Exercise: Reproduce, without alteration, the records running from the line that contains "Выключатель автоматический 3п" through the line that contains "2017 - 8. Sofia Diving Cup 2017", including both of those lines.

Given entries:
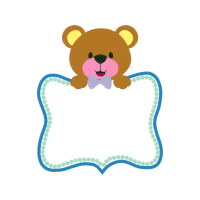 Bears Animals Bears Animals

...

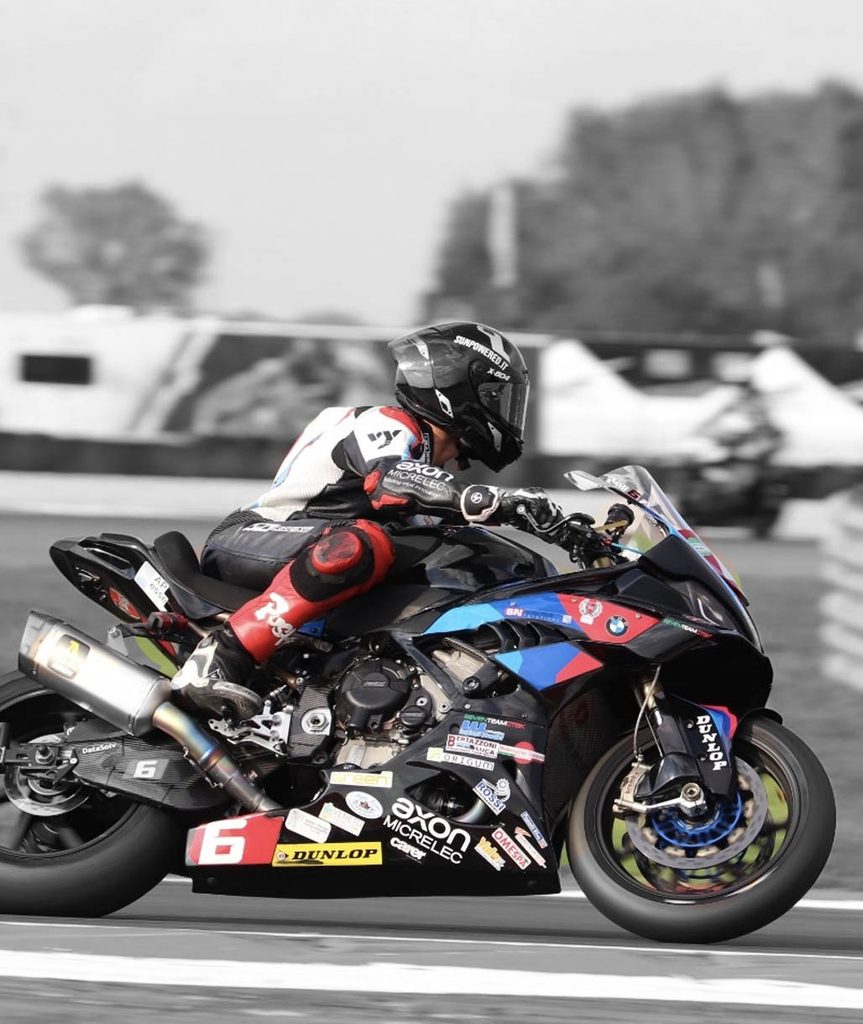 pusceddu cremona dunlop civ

---

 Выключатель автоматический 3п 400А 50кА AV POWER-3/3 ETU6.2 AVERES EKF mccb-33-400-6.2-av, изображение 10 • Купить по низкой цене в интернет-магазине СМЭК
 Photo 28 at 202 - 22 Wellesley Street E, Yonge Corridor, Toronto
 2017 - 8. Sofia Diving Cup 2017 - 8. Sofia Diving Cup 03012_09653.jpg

Answer to this task:
 Выключатель автоматический 3п 400А 50кА AV POWER-3/3 ETU6.2 AVERES EKF mccb-33-400-6.2-av, изображение 10 • Купить по низкой цене в интернет-магазине СМЭК
 Photo 28 at 202 - 22 Wellesley Street E, Yonge Corridor, Toronto
 2017 - 8. Sofia Diving Cup 2017 - 8. Sofia Diving Cup 03012_09653.jpg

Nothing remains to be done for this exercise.